- Also known as: Pictures at an Exhibition
- Written by: Ulrich Seidl
- Directed by: Ulrich Seidl
- Country of origin: Austria
- Original language: German

Production
- Producer: Erich Lackner
- Cinematography: Peter Zeitlinger
- Editor: Walter Andreas Christen
- Running time: 45 minutes

Original release
- Release: 1996

= Bilder einer Ausstellung (film) =

Pictures at an Exhibition (German: Bilder einer Ausstellung) is a 1996 Austrian documentary film by Ulrich Seidl. The 45-minute television film was produced by Lotus-Film GesmbH on behalf of ORF and WDR. It was first broadcast on ORF on 17 December 1996 as part of the television series Kunst-Stücke.

== Synopsis ==
The film focuses on visitors to exhibitions, galleries and museums. They speak about modern and contemporary art, about paintings, objects, installations and performances. Seidl is less interested in art-historical explanation than in the personal interpretations of the viewers. Conversations about art develop into reflections on everyday life, worldviews, dreams, fears, sexuality and death.

== Production ==
The film was written and directed by Ulrich Seidl. It was produced by Erich Lackner for Lotus-Film GesmbH. Peter Zeitlinger served as cinematographer, and Walter Andreas Christen edited the film. Ekkehart Baumung was responsible for sound. Research and assistant direction were carried out by Veronika Franz, who later became Seidl's co-writer and artistic collaborator.

The credited performers and interviewees include Erich Finsches, Marie Kern, M. C. Kreindl, Hubert Fabian Kulterer, Barbara Paukner, Peter Reiser and René Rupnik. During the research for Pictures at an Exhibition, Seidl discovered Erich Finsches and René Rupnik, who later appeared in several of his other films, including Dog Days, Der Busenfreund (The Bosom Friend) and Paradise: Faith.

● EXCERPTED RECORDS:
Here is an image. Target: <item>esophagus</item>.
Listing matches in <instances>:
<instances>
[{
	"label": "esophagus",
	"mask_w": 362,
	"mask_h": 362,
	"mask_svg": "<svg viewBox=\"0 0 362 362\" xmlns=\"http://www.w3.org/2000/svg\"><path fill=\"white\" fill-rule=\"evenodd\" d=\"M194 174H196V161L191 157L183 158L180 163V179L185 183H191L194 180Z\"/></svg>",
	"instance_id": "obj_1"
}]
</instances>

● WHAT TO WORK ON:
**a)** From the film article, return the part that opens with the words containing "Original release" and closes with "sexuality and death.".
**b)** According to the film article, when did Seidl discover Erich Finsches and René Rupnik, and in which of his later films did they appear?

● PER-TASK ANSWERS:
**a)**
Original release
- Release: 1996

= Bilder einer Ausstellung (film) =

Pictures at an Exhibition (German: Bilder einer Ausstellung) is a 1996 Austrian documentary film by Ulrich Seidl. The 45-minute television film was produced by Lotus-Film GesmbH on behalf of ORF and WDR. It was first broadcast on ORF on 17 December 1996 as part of the television series Kunst-Stücke.

== Synopsis ==
The film focuses on visitors to exhibitions, galleries and museums. They speak about modern and contemporary art, about paintings, objects, installations and performances. Seidl is less interested in art-historical explanation than in the personal interpretations of the viewers. Conversations about art develop into reflections on everyday life, worldviews, dreams, fears, sexuality and death.

**b)** Seidl discovered them while researching Pictures at an Exhibition. Both later appeared in several of his other films, including Dog Days, Der Busenfreund (The Bosom Friend) and Paradise: Faith.